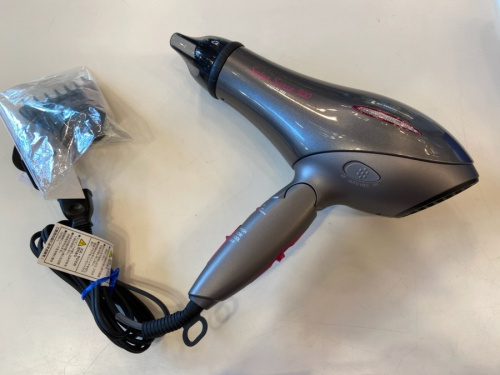 20年07月10日：画像６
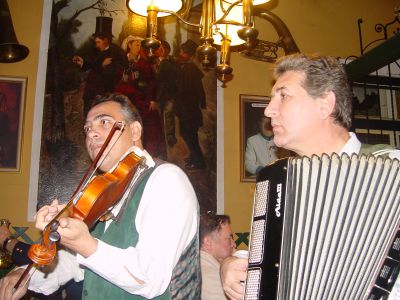 DSC01886.JPG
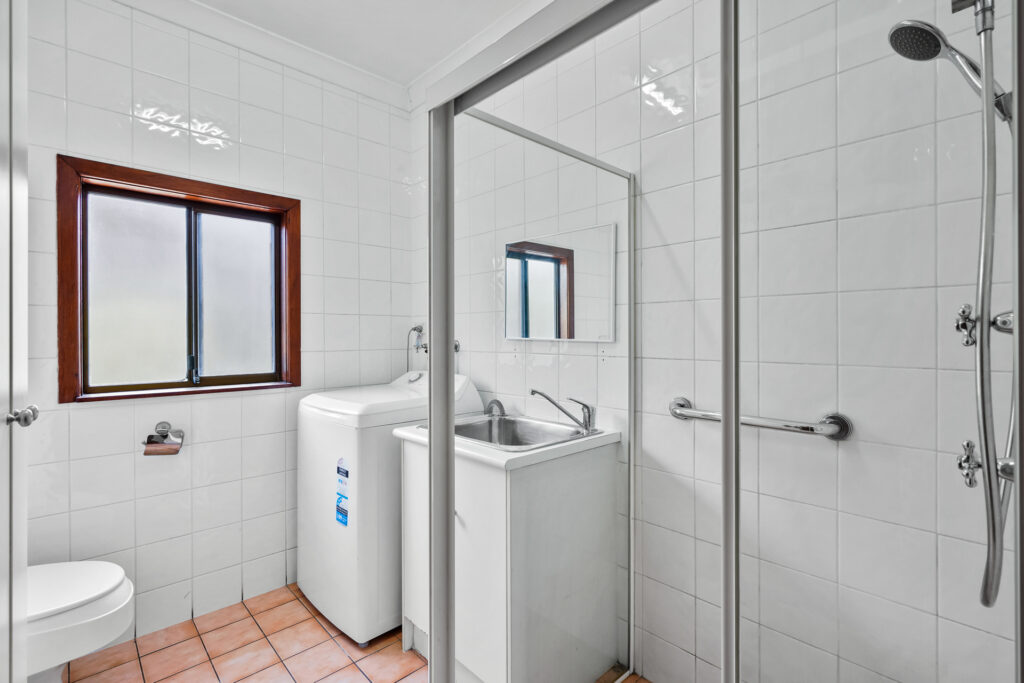 Sold - 141 Girraween Road - New Property in Girraween - Real Estate by Monique Layoun
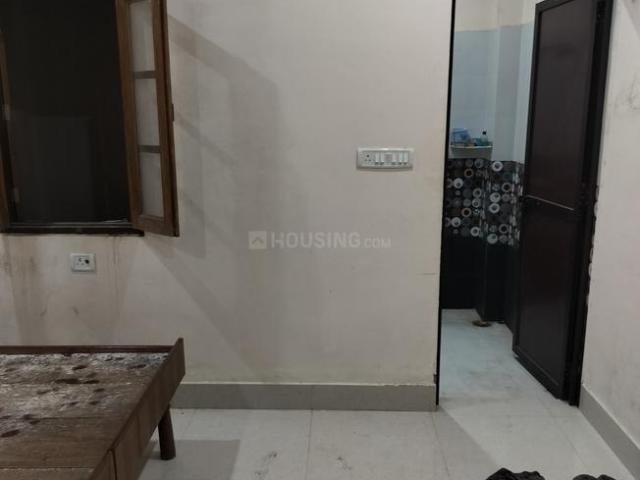 2 BHK Independent House in Chinhat for rent Lucknow. The reference number is 21326471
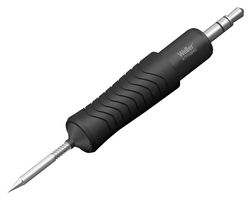 T0050111399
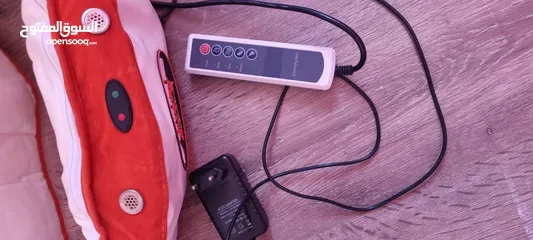  3 vipro shape جهاز تنحيف ونسف الدهون الكرش   **للبيع: جهاز تنحيف VIPRO SHAPE PROFESSIONAL SLIوالخواصر
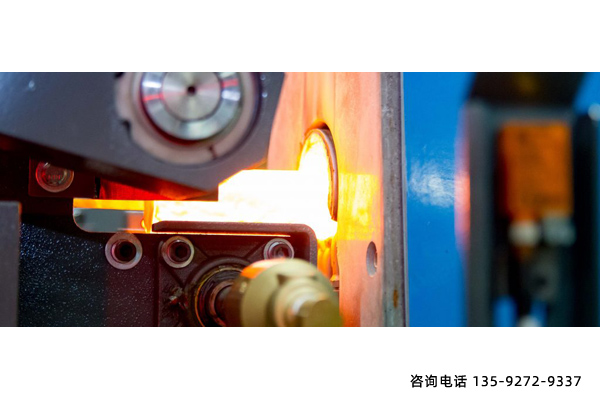 管道污污网站在线看免费加熱設備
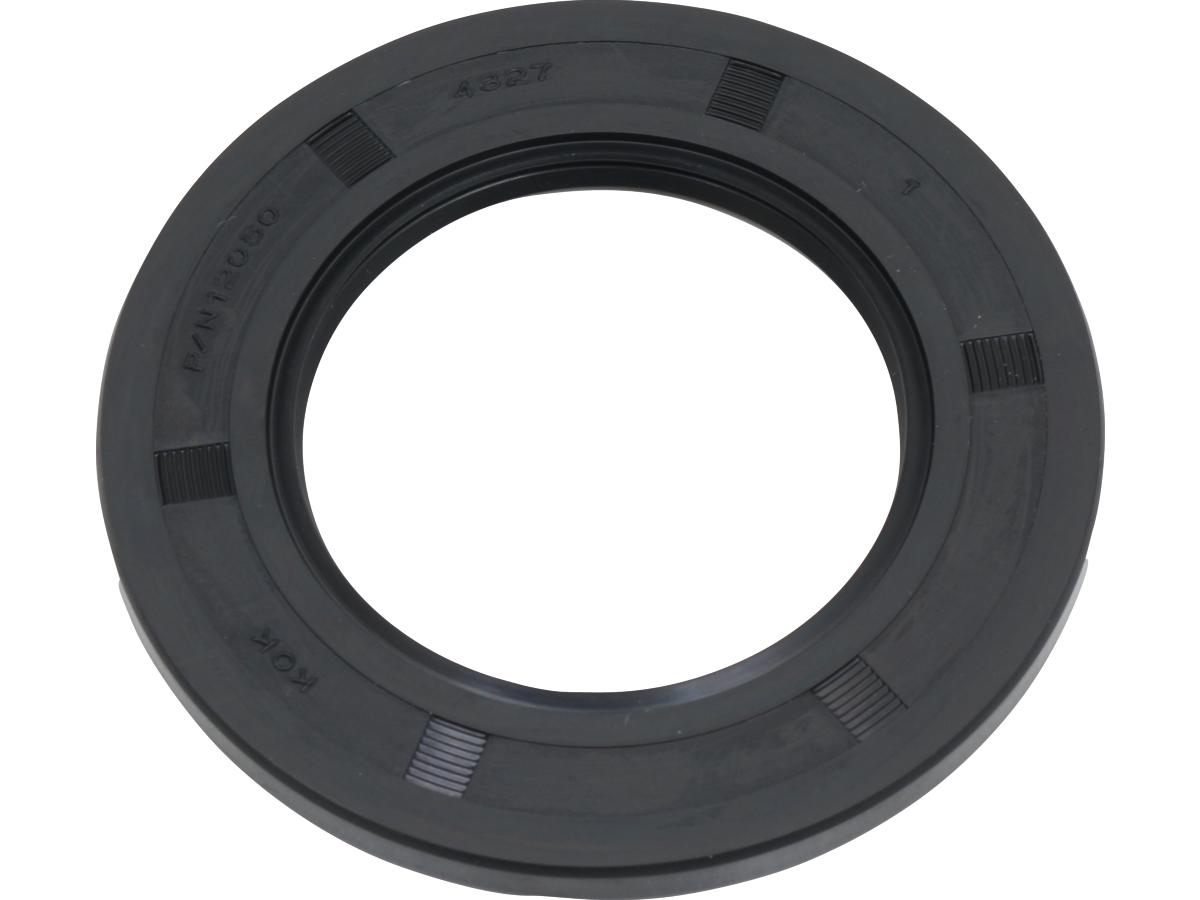 Motor Factory Oil Seal Mainshaft Clutch Motor Factory Default Title
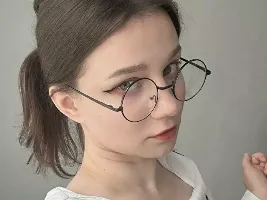 Webcam photo 6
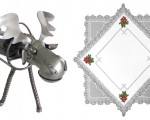 Adorable Christmas tableware essentials (8)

• **Brief**
Only the lines from the one containing "2 BHK Independent" through the end of the records are wanted, set down exactly and without their pictures.

• **Solved problem**
 2 BHK Independent House in Chinhat for rent Lucknow. The reference number is 21326471
 T0050111399
  3 vipro shape جهاز تنحيف ونسف الدهون الكرش   **للبيع: جهاز تنحيف VIPRO SHAPE PROFESSIONAL SLIوالخواصر
 管道污污网站在线看免费加熱設備
 Motor Factory Oil Seal Mainshaft Clutch Motor Factory Default Title
 Webcam photo 6
 Adorable Christmas tableware essentials (8)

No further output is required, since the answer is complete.